Hawaii needs to do more to eliminate the wage gap between men and women on average, according to supporters of a bill aimed at strengthening state law against gender-based pay discrimination.
The bill, discussed at a Senate Judiciary and Labor Committee hearing last week, said Hawaii has been better at reducing the gap compared with the rest of the nation but that the pace of improvement since 1960 suggests that pay parity won’t be reached until 2058.
“Women in Hawaii who are employed full time lose out on more than $1.4 billion annually because of the wage gap,” Catherine Betts, executive director of the Hawaii State Commission on the Status of Women, told the committee chaired by Sen. Gilbert Keith-Agaran. “This has real tangible and substantial effects on women and families.”
Authors of the bill cite a higher figure than what Betts mentioned for how much less women in Hawaii earn annually on the job — $1.7 billion — and added that the gap contributes to a higher poverty rate for women (12 percent) than men (7 percent).
The proposed legislation, Senate Bill 2313, said women in Hawaii earned
86 cents for every dollar that men earned on average for full-time, year-round work in 2014, which is better than the national average where pay for women equated to
79 cents to the dollar for men.
The U.S. Department of Labor provided new statistics last week that said women earned a bit more on the dollar relative to men in 2014 — 93 cents in Hawaii and
83 cents nationally.
The agency also said Hawaii had the closest gap of any state but said earnings comparisons by gender are on a broad level and don’t control for factors that can significantly influence earnings differences, such as job skills, responsibilities, work experience and specialization.
Still, employees in Hawaii need more protection under state law to erase the disparity, according to SB 2313.
“Action should be taken to encourage greater gender equality in the workplace,” the bill states.
SB 2313 proposes to reduce the number of legally permissible reasons that allow an employer to pay a woman less than a man for the same work.
Hawaii’s existing equal-pay law allows employers to pay someone of the opposite sex less for work that requires equal skill, effort and responsibility under similar conditions only if the pay is governed by a seniority system, a merit system, a bona fide occupational qualification or the quantity or quality of production. The law also allows a pay disparity for equal work if it is based on “any other permissible factor other than sex.”
Proposed amendments to the law offered in the bill would eliminate the last broad category along with pay specifically based on production quantity or quality. Also, extra qualifications would be added to the other exemptions.
For example, a merit system, which perhaps could cover work quality, must be applied consistently and without discrimination.
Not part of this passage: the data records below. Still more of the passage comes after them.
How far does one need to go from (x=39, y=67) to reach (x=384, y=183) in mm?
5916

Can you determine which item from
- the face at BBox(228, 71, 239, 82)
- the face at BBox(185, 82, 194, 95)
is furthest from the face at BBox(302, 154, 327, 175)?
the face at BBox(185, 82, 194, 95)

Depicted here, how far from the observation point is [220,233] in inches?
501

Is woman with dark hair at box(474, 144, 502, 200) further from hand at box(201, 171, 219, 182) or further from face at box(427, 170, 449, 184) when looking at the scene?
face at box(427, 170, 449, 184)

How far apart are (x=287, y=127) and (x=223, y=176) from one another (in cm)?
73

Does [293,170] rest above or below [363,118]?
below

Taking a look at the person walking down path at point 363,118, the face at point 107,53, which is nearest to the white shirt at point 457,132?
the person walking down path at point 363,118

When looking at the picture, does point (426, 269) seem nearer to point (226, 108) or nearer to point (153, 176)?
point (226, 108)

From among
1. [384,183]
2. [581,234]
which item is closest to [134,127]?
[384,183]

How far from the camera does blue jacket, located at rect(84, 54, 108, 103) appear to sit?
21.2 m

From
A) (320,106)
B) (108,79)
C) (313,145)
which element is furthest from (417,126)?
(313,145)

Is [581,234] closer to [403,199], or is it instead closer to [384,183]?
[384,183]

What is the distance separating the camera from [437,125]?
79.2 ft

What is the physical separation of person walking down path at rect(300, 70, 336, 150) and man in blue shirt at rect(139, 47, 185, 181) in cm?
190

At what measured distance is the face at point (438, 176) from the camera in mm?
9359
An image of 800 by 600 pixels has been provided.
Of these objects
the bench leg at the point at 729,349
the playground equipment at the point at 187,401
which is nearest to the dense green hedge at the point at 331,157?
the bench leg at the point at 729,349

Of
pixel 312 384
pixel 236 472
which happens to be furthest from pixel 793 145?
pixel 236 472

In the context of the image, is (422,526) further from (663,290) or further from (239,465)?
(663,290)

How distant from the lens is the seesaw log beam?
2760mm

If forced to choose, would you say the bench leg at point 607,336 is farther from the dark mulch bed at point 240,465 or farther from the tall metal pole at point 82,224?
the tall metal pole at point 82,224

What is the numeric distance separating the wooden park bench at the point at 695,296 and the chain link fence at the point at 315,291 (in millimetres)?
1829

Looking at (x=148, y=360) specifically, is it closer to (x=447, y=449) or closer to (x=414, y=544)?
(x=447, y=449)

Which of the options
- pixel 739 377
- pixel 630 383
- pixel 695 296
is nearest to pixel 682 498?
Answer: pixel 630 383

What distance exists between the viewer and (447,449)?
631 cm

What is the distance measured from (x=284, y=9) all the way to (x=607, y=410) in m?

An occupational qualification, under the bill, must be necessary for a position and have no disparate impact based on sex. And for a seniority system to be a valid exemption, it must be established by a collective bargaining agreement, civil service requirement or formal employer policy.
The bill also would eliminate a requirement under existing law that allows wage comparisons only for employees in the same physical location. The bill also forbids employers from discouraging or prohibiting employees from inquiring about or disclosing the pay of co-workers.
One other proposed tweak to the law would change the phrase “equal work” to “substantially similar work.”
Federal wage discrimination law considers “equal” to mean substantially equal and offers additional protections including prohibiting employers from lowering wages to equalize pay. Federal law also counts other compensation benefits such as bonuses, a company car, expense account and insurance as part of wages.
Initial public testimony on SB 2313 mostly endorsed the bill. Advocates included the Hawaii Civil Rights Commission, which enforces state employment discrimination laws, the Women’s Caucus of the Democratic Party of Hawaii, Planned Parenthood and several individuals.
The only opposition came from Mary Smart of Mililani and the National Federation of Independent Business.
Smart and the NFIB argue that Hawaii’s equal-pay law provides adequate protection for women and that changing the law as proposed will invite more frivolous litigation efforts against employers.
Melissa Pavlicek, the NFIB’s local representative, said the pay gap cited in the bill is misleading because factors other than discrimination contribute to differences in average pay.
She cited a 2009 report prepared for the U.S. Department of Labor that said average pay differences by gender are influenced by women trading pay for better family-friendly employment benefits, women who leave the workforce for childbirth or to care for children or elderly relatives, and other nondiscriminatory factors.
“We believe (state and federal) laws already cover the issue of gender wage discrimination, and have not seen any credible evidence that these laws are not sufficient to prevent wage discrimination outside of misleading statistics,” Pavlicek said in written testimony.
The Senate committee asked for more information from NFIB including language from equal-pay laws in other states that the business organization embraces. A decision on whether to advance the bill is expected to be made Feb. 16.
A similar bill introduced in the House, HB 1909, has not been scheduled for a hearing yet.